Complexity indeed matters: the universe seems to be bounded in both time and space, so running anything like Solomonoff prior algorithm (in one of its variants) or AIXI may be outright impossible for any non-trivial model. This for me significantly weakens or changes some of the implications.

A Fermi upper bound of the direct Solomonoff/AIXI algorithm trying TMs in the order of increasing complexity: even if checking one TM took one Planck time on one atom, you could only check cca 10^250=2^800 machines within a lifetime of the universe (~10^110 years until Heat death), so the machines you could even look at have description complexity a meager 800 bits.

  • You could likely speed the greedy search up, but note that most algorithmic speedups do not have a large effect on the exponent (even multiplying the exponent with constants is not very helpful).
  • Significantly narrowing down the space of TMs to a narrow subclass may help, but then we need to take look at the particular (small) class of TMs rather than have intuitions about all TMs. (And the class would need to be really narrow - see below).
  • Due to the Church-Turing thesis, any limiting the scope of the search is likely not very effective, as you can embed arbitrary programs (and thus arbitrary complexity) in anything that is strong enough to be a TM interpreter (which the universe is in multiple ways).
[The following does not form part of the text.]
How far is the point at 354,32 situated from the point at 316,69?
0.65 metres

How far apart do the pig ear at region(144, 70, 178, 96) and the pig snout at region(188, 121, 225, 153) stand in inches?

  • It may be hypothetically possible to search for the "right" TMS without examining them individually (witch some future tech, e.g. how sci-fi imagined quantum computing), but if such speedup is possible, any TMs modelling the universe would need to be able to contain this. This would increase any evaluation complexity of the TMs, making them more significantly costly than the Planck time I assumed above (would need a finer Fermi estimate with more complex assumptions?).